Return all of the entries exactly as written.

Stored items
>>>>>

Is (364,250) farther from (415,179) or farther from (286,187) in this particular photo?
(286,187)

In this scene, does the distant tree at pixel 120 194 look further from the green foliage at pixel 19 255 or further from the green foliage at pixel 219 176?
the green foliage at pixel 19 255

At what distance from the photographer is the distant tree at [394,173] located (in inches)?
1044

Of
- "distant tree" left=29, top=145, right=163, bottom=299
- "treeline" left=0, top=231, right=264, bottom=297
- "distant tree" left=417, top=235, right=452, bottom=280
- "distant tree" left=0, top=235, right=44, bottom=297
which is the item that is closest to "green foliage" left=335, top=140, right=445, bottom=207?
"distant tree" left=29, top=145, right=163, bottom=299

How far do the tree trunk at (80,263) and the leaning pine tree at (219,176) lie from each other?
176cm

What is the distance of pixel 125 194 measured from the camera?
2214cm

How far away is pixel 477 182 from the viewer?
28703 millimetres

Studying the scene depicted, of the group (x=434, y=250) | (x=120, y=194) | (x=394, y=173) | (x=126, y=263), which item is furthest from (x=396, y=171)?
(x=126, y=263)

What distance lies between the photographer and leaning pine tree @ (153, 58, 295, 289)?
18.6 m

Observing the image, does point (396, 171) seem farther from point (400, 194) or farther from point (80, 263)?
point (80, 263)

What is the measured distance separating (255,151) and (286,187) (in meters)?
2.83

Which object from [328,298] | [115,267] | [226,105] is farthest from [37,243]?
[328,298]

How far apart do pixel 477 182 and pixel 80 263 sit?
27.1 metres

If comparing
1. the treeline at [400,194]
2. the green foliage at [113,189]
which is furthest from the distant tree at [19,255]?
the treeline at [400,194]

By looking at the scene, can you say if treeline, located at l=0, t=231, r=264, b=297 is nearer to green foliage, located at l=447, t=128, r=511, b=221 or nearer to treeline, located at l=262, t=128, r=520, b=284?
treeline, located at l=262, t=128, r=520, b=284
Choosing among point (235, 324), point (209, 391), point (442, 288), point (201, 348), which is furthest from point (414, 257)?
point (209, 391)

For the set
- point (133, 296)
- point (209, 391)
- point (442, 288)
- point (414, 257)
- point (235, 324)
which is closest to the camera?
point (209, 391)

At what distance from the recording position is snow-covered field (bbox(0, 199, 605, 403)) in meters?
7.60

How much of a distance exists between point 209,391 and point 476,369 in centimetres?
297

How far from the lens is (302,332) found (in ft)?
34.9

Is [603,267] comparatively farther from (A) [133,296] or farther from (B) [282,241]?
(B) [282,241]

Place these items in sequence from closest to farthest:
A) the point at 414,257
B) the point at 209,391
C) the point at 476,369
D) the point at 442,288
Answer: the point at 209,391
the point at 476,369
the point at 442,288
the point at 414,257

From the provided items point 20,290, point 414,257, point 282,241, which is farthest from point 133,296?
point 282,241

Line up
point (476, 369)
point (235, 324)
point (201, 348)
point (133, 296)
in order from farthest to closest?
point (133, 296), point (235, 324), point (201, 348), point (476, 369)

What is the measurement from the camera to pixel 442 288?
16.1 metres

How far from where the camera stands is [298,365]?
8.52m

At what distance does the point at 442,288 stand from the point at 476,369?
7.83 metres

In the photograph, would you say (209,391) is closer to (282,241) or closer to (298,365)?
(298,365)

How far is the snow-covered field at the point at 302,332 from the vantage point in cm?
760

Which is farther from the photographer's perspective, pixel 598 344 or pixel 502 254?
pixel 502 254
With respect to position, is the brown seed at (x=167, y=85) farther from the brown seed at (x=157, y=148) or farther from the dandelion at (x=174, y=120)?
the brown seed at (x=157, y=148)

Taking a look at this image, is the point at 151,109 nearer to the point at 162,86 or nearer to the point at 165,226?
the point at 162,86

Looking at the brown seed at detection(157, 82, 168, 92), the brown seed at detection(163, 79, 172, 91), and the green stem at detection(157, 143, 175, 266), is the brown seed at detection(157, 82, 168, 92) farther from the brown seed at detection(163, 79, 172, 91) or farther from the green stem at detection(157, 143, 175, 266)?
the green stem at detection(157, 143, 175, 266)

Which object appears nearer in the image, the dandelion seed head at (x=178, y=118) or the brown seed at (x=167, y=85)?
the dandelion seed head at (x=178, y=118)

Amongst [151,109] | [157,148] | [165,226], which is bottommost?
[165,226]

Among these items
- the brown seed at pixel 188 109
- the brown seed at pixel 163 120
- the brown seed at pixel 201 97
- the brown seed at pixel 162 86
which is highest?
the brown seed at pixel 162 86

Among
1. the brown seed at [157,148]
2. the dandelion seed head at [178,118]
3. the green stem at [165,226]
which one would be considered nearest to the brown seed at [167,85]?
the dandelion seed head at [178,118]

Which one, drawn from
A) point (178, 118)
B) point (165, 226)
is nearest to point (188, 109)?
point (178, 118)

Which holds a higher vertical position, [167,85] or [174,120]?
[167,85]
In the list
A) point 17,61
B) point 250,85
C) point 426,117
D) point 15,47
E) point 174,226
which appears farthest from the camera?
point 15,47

<<<<<

Written answer:
Is (364,250) farther from (415,179) or farther from (286,187) in this particular photo?
(286,187)

In this scene, does the distant tree at pixel 120 194 look further from the green foliage at pixel 19 255 or further from the green foliage at pixel 219 176?
the green foliage at pixel 19 255

At what distance from the photographer is the distant tree at [394,173] located (in inches)?
1044

Of
- "distant tree" left=29, top=145, right=163, bottom=299
- "treeline" left=0, top=231, right=264, bottom=297
- "distant tree" left=417, top=235, right=452, bottom=280
- "distant tree" left=0, top=235, right=44, bottom=297
which is the item that is closest to "green foliage" left=335, top=140, right=445, bottom=207?
"distant tree" left=29, top=145, right=163, bottom=299

How far do the tree trunk at (80,263) and the leaning pine tree at (219,176) lie from each other?
176cm

What is the distance of pixel 125 194 measured from the camera?
2214cm

How far away is pixel 477 182 from the viewer?
28703 millimetres

Studying the scene depicted, of the group (x=434, y=250) | (x=120, y=194) | (x=394, y=173) | (x=126, y=263), which item is furthest from (x=396, y=171)?
(x=126, y=263)

What distance lies between the photographer and leaning pine tree @ (153, 58, 295, 289)?
18.6 m

Observing the image, does point (396, 171) seem farther from point (400, 194) or farther from point (80, 263)?
point (80, 263)

What is the measured distance separating (255,151) and (286,187) (in meters)?
2.83

Which object from [328,298] | [115,267] | [226,105] is farthest from [37,243]?
[328,298]

How far apart do pixel 477 182 and pixel 80 263 sit?
27.1 metres

If comparing
1. the treeline at [400,194]
2. the green foliage at [113,189]
which is furthest from the distant tree at [19,255]?
the treeline at [400,194]

By looking at the scene, can you say if treeline, located at l=0, t=231, r=264, b=297 is nearer to green foliage, located at l=447, t=128, r=511, b=221 or nearer to treeline, located at l=262, t=128, r=520, b=284?
treeline, located at l=262, t=128, r=520, b=284
Choosing among point (235, 324), point (209, 391), point (442, 288), point (201, 348), which is furthest from point (414, 257)?
point (209, 391)

For the set
- point (133, 296)
- point (209, 391)
- point (442, 288)
- point (414, 257)
- point (235, 324)
which is closest to the camera?
point (209, 391)

At what distance from the recording position is snow-covered field (bbox(0, 199, 605, 403)) in meters?
7.60

How much of a distance exists between point 209,391 and point 476,369 in centimetres?
297

How far from the lens is (302,332) found (in ft)?
34.9

Is [603,267] comparatively farther from (A) [133,296] or farther from (B) [282,241]?
(B) [282,241]

Place these items in sequence from closest to farthest:
A) the point at 414,257
B) the point at 209,391
C) the point at 476,369
D) the point at 442,288
Answer: the point at 209,391
the point at 476,369
the point at 442,288
the point at 414,257

From the provided items point 20,290, point 414,257, point 282,241, which is farthest from point 133,296?
point 282,241

Line up
point (476, 369)
point (235, 324)
point (201, 348)
point (133, 296)
in order from farthest to closest?
point (133, 296), point (235, 324), point (201, 348), point (476, 369)

What is the measurement from the camera to pixel 442 288?
16.1 metres

How far from where the camera stands is [298,365]?
8.52m

At what distance does the point at 442,288 stand from the point at 476,369?
7.83 metres

In the photograph, would you say (209,391) is closer to (282,241) or closer to (298,365)?
(298,365)

How far is the snow-covered field at the point at 302,332 from the vantage point in cm?
760

Which is farther from the photographer's perspective, pixel 598 344 or pixel 502 254?
pixel 502 254
With respect to position, is the brown seed at (x=167, y=85) farther from the brown seed at (x=157, y=148) or farther from the dandelion at (x=174, y=120)?
the brown seed at (x=157, y=148)

Taking a look at this image, is the point at 151,109 nearer to the point at 162,86 or nearer to the point at 165,226?
the point at 162,86

Looking at the brown seed at detection(157, 82, 168, 92), the brown seed at detection(163, 79, 172, 91), and the green stem at detection(157, 143, 175, 266), is the brown seed at detection(157, 82, 168, 92) farther from the brown seed at detection(163, 79, 172, 91) or farther from the green stem at detection(157, 143, 175, 266)?
the green stem at detection(157, 143, 175, 266)

Which object appears nearer in the image, the dandelion seed head at (x=178, y=118) or the brown seed at (x=167, y=85)?
the dandelion seed head at (x=178, y=118)

Amongst [151,109] | [157,148] | [165,226], which is bottommost?
[165,226]

Among these items
- the brown seed at pixel 188 109
- the brown seed at pixel 163 120
- the brown seed at pixel 201 97
- the brown seed at pixel 162 86
which is highest?
the brown seed at pixel 162 86

Among
1. the brown seed at [157,148]
2. the dandelion seed head at [178,118]
3. the green stem at [165,226]
which one would be considered nearest to the brown seed at [167,85]?
the dandelion seed head at [178,118]

Which one, drawn from
A) point (178, 118)
B) point (165, 226)
is nearest to point (188, 109)?
point (178, 118)

Which holds a higher vertical position, [167,85] or [174,120]?
[167,85]
In the list
A) point 17,61
B) point 250,85
C) point 426,117
D) point 15,47
E) point 174,226
which appears farthest from the camera?
point 15,47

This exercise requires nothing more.